Excerpts from a dataset
◆ ◆ ◆ ◆ ◆ ◆ ◆

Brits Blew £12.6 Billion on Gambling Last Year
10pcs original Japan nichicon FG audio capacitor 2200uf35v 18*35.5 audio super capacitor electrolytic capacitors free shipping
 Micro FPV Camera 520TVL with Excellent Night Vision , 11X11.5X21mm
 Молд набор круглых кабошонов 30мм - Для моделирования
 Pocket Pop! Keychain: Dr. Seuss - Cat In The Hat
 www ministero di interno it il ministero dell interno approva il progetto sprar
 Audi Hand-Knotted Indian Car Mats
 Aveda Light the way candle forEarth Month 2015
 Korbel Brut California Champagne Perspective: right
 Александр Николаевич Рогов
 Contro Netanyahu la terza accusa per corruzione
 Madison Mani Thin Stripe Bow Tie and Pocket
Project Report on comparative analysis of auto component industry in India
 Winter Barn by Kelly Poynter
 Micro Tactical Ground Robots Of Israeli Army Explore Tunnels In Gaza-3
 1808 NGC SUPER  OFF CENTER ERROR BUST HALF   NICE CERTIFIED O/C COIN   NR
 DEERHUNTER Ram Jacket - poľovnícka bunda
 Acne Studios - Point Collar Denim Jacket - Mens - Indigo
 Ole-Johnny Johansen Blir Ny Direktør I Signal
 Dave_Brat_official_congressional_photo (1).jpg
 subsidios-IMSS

◆ ◆ ◆ ◆ ◆ ◆ ◆

WHAT TO PRODUCE:
Your task is to reproduce all the data exactly as shown.

RESULT:
Brits Blew £12.6 Billion on Gambling Last Year
10pcs original Japan nichicon FG audio capacitor 2200uf35v 18*35.5 audio super capacitor electrolytic capacitors free shipping
 Micro FPV Camera 520TVL with Excellent Night Vision , 11X11.5X21mm
 Молд набор круглых кабошонов 30мм - Для моделирования
 Pocket Pop! Keychain: Dr. Seuss - Cat In The Hat
 www ministero di interno it il ministero dell interno approva il progetto sprar
 Audi Hand-Knotted Indian Car Mats
 Aveda Light the way candle forEarth Month 2015
 Korbel Brut California Champagne Perspective: right
 Александр Николаевич Рогов
 Contro Netanyahu la terza accusa per corruzione
 Madison Mani Thin Stripe Bow Tie and Pocket
Project Report on comparative analysis of auto component industry in India
 Winter Barn by Kelly Poynter
 Micro Tactical Ground Robots Of Israeli Army Explore Tunnels In Gaza-3
 1808 NGC SUPER  OFF CENTER ERROR BUST HALF   NICE CERTIFIED O/C COIN   NR
 DEERHUNTER Ram Jacket - poľovnícka bunda
 Acne Studios - Point Collar Denim Jacket - Mens - Indigo
 Ole-Johnny Johansen Blir Ny Direktør I Signal
 Dave_Brat_official_congressional_photo (1).jpg
 subsidios-IMSS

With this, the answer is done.